Springer: Are you selling into this rally currently or holding steady?

Ho: We are taking a little bit of profit. We are mostly staying tight because valuations are only at the average level of the region. If we go up to an average PE of 18 or 19 times on average, and we are above the regional average, then we would be taking more profits.

Springer: The one concern people always bring up about Vietnam is concern about the banking situation and their non-performing loans (NPLs).

Ho: That's a good worry and on top of our worry list. The banks report NPLs to be about 4 to 5% while at the same time folks like Moody's think the NPLs could be as high as 15%. The worry from a number of perspectives is that: there hasn't been a substantial mechanism to alleviate these NPLs; the government has established an asset management company to buy the bad debt but unfortunately they are buying the bad debt with bonds instead of cash. The way it works for a $100 of bad debt the bank sells to the government, every year the banks have to take a $20 expense to it for 5 years. It is difficult because they take a hit every year on the P & L; and they don't have the cash to go create more loans and create velocity in the market with their cash.

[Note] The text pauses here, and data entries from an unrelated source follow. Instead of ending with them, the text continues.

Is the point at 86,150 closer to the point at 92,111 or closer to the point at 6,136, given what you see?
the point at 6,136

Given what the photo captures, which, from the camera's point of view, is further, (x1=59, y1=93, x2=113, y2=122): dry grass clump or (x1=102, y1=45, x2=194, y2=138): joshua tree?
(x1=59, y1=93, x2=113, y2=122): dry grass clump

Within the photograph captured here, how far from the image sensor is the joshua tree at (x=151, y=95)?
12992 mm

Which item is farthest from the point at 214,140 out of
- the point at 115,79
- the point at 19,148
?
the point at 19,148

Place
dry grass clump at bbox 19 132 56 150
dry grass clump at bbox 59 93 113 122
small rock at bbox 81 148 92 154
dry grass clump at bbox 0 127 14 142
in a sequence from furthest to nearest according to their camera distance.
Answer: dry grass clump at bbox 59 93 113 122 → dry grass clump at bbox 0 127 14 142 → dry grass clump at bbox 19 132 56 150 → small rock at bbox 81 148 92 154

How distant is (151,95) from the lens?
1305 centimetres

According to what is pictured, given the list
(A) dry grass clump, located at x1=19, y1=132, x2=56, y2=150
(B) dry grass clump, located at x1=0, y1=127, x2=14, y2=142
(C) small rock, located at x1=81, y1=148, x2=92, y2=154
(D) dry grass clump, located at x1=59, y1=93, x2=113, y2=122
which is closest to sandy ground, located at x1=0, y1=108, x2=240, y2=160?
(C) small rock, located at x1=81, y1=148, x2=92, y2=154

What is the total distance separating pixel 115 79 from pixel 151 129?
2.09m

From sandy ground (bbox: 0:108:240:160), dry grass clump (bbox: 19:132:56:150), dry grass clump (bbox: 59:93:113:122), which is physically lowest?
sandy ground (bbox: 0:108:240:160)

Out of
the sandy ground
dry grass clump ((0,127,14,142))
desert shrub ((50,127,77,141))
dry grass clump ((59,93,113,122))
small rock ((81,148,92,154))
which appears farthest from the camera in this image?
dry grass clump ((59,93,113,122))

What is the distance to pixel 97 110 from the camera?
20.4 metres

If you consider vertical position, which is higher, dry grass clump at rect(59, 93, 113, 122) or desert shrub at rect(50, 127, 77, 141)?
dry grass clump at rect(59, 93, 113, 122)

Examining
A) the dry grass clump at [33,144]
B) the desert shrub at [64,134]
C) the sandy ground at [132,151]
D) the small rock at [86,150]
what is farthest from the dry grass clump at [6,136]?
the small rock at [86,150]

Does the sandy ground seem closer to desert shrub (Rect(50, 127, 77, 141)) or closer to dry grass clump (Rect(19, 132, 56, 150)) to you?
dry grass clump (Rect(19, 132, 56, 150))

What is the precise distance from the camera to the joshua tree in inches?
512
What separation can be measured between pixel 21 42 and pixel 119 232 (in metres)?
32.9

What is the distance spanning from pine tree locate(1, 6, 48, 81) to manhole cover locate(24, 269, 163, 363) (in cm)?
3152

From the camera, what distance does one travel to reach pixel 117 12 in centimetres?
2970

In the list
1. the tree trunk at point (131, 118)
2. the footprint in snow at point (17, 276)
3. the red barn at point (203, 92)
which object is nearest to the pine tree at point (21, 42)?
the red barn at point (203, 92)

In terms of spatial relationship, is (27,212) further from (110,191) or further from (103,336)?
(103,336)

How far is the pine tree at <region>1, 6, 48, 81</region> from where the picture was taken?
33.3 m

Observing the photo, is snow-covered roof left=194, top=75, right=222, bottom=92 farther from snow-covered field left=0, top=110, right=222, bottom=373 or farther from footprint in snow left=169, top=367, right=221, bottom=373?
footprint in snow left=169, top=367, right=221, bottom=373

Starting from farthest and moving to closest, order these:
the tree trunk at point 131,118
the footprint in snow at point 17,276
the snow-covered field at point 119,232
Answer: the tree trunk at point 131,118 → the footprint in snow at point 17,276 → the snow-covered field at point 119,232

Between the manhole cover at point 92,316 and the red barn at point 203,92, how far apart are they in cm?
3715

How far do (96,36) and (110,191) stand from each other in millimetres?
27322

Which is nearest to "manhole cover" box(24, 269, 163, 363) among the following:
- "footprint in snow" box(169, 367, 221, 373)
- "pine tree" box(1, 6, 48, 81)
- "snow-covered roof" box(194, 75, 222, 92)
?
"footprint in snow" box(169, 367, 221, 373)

The other issue is that when there is bad debt, the banks need to take more initiative to auction off the bad debt, take the write off and move on. They are not doing this from their perspective that they don't have that many NPLs, only 4 or 5%, but then there is Moody's suggesting 15%. So there is a discrepancy out there of what is really bad debt and what really isn't bad debt out there. If we cannot get our head around as to what is the bad debt out there, there is little motivation to clear it out.

Springer: There are a lot of different investment options in Vietnam. Why should investors choose VinaCapital?

Ho: I think investors ought to consider track record and scale when it comes to investing in Vietnam. As you mentioned, we have a strong track record and if one standardizes it against risk, we probably have the best risk-return profile.

Our strong track record has allowed us to grow to be the largest fund for Vietnam and being that we are large, we have scale. Again, this provides significant comfort to our investors because they can buy and sell our shares easily and we can access small to large size deals more easily with solid investment terms. Our executives are also Vietnamese. I am Vietnamese and our CEO is Vietnamese. This is a significant factor when it comes to sourcing, negotiating and exiting investments.